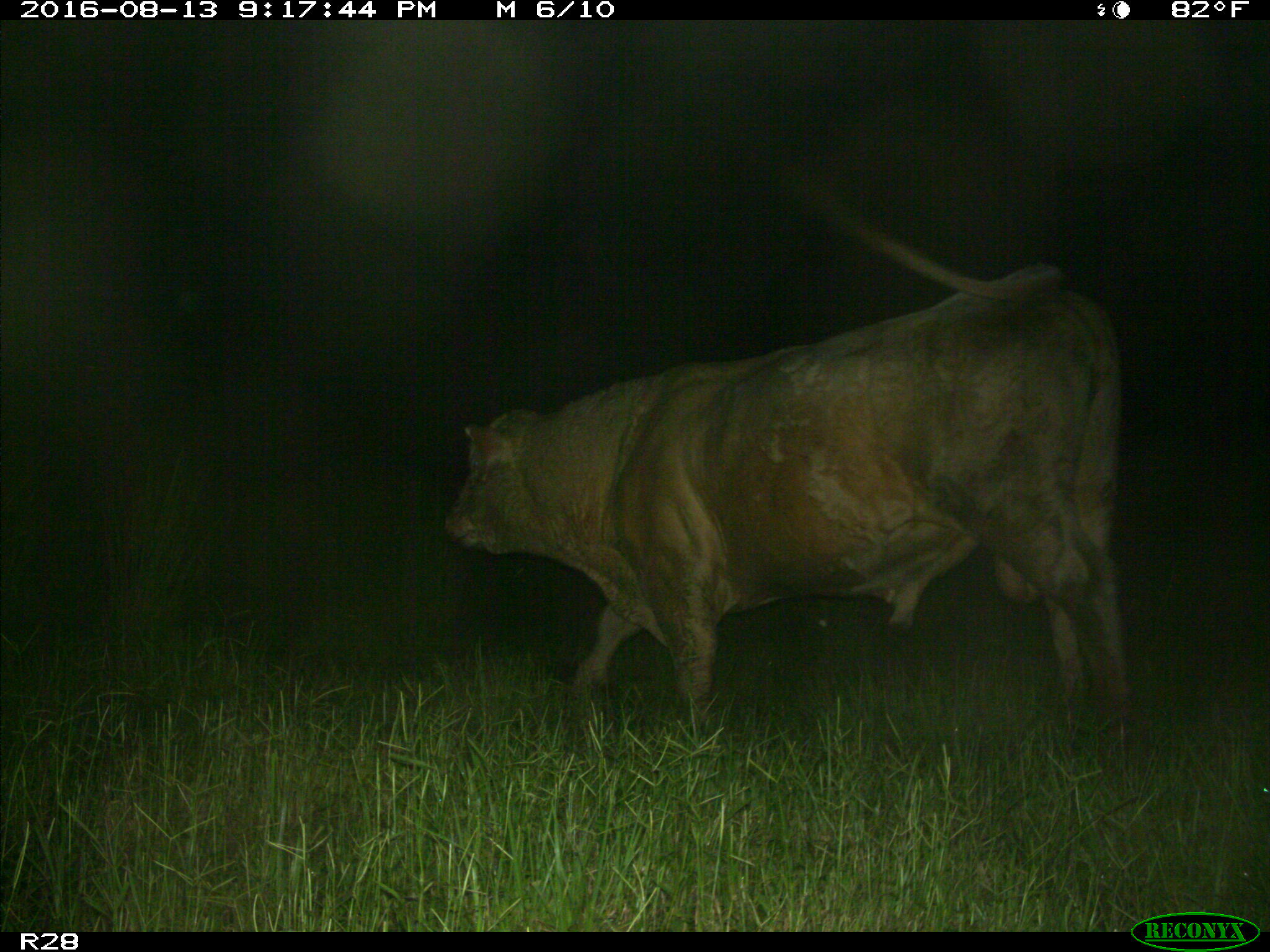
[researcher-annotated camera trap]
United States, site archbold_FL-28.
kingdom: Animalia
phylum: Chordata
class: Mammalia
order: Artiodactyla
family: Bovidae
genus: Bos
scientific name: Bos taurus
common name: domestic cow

────────────────────────────────────────

• [Work instruction]
For this exercise, copy the lines from the one that contains "United States, site archbold_FL-28." through the last line of the records, exactly and only those.

• [Response box]
United States, site archbold_FL-28.
kingdom: Animalia
phylum: Chordata
class: Mammalia
order: Artiodactyla
family: Bovidae
genus: Bos
scientific name: Bos taurus
common name: domestic cow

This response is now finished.